[Extracted records]

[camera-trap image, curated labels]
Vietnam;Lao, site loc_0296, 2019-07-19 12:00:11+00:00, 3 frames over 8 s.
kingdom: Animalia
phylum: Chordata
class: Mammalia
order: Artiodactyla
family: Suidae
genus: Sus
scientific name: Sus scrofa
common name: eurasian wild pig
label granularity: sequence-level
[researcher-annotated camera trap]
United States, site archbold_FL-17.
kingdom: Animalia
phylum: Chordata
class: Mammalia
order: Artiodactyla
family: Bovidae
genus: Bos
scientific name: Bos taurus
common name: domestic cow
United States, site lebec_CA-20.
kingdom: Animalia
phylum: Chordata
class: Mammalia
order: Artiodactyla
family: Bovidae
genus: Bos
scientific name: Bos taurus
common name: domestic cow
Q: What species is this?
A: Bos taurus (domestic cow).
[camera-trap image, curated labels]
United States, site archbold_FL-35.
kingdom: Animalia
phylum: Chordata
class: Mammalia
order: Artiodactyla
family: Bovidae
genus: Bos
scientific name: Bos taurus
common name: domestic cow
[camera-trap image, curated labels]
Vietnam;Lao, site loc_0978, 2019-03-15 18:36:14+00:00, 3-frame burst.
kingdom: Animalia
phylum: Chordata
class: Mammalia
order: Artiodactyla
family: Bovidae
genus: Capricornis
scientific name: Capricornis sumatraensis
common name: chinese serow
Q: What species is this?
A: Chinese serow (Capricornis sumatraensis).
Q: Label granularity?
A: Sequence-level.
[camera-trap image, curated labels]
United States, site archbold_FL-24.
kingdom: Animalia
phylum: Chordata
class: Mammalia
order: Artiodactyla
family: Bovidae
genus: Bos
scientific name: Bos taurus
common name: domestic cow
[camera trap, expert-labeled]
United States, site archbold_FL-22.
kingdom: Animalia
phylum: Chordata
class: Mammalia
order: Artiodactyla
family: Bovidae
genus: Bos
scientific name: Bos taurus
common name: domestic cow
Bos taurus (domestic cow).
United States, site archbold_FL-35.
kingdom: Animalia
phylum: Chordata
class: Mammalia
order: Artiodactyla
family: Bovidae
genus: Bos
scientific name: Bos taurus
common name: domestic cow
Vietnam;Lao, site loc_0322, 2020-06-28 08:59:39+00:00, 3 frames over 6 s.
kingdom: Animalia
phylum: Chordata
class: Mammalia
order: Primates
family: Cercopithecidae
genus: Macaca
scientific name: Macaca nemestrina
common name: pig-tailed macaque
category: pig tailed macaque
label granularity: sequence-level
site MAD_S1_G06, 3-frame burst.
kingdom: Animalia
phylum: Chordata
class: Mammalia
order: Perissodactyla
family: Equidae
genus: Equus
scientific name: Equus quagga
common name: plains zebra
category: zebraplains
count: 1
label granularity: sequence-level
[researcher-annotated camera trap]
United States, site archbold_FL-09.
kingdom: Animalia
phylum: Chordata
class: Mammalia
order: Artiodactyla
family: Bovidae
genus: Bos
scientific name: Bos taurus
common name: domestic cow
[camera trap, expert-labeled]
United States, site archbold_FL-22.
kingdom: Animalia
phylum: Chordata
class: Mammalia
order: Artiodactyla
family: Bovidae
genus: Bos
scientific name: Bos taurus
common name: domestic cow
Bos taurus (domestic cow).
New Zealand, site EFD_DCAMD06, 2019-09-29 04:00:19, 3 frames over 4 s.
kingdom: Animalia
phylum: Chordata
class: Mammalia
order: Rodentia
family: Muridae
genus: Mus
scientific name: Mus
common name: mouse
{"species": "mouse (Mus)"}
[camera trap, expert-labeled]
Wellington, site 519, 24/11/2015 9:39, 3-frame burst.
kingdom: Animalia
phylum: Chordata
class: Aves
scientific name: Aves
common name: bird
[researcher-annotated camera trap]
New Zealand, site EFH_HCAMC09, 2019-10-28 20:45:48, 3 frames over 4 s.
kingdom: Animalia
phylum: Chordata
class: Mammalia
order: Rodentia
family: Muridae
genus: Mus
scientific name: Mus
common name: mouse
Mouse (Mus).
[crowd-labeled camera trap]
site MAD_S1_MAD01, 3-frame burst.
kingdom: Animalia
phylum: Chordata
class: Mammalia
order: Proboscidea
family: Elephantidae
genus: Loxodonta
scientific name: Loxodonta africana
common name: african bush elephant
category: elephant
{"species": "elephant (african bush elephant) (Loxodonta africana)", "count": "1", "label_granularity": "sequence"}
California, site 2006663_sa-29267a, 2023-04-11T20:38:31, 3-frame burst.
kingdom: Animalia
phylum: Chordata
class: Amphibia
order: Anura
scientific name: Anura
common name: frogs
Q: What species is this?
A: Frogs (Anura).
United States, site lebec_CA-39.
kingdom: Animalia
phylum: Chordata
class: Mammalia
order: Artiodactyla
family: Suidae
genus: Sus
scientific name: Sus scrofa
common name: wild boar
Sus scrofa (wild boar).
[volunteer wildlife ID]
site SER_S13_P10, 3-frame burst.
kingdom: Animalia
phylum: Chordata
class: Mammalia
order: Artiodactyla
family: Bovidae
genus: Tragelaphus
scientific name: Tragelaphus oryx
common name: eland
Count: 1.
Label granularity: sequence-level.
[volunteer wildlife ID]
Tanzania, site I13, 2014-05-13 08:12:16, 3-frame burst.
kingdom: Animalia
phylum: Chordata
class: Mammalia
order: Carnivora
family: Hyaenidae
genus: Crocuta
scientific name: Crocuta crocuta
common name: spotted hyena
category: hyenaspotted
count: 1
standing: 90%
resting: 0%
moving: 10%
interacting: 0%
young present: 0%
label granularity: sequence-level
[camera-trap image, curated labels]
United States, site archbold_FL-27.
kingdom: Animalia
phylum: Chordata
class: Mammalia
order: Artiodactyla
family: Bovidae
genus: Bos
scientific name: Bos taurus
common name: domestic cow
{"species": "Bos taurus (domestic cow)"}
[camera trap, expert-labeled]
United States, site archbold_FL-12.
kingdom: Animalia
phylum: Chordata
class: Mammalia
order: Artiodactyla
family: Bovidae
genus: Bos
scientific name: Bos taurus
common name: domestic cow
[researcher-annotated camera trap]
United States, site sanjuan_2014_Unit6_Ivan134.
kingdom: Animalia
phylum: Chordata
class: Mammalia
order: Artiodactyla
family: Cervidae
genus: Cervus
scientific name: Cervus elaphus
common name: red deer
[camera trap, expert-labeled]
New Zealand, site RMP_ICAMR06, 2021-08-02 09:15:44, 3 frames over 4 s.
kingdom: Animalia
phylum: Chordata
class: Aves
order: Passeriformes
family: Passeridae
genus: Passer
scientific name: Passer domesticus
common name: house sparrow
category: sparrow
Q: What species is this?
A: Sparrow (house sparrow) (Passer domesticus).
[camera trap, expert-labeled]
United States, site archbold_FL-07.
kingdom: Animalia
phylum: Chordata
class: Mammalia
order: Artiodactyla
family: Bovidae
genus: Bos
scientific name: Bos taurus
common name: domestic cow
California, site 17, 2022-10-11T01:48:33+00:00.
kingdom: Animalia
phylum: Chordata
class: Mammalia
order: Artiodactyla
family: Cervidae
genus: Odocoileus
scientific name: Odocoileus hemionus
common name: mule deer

EXERCISE:
Pull together all lines from the data that mention the word "africana".

EXERCISE RESPONSE:
scientific name: Loxodonta africana
{"species": "elephant (african bush elephant) (Loxodonta africana)", "count": "1", "label_granularity": "sequence"}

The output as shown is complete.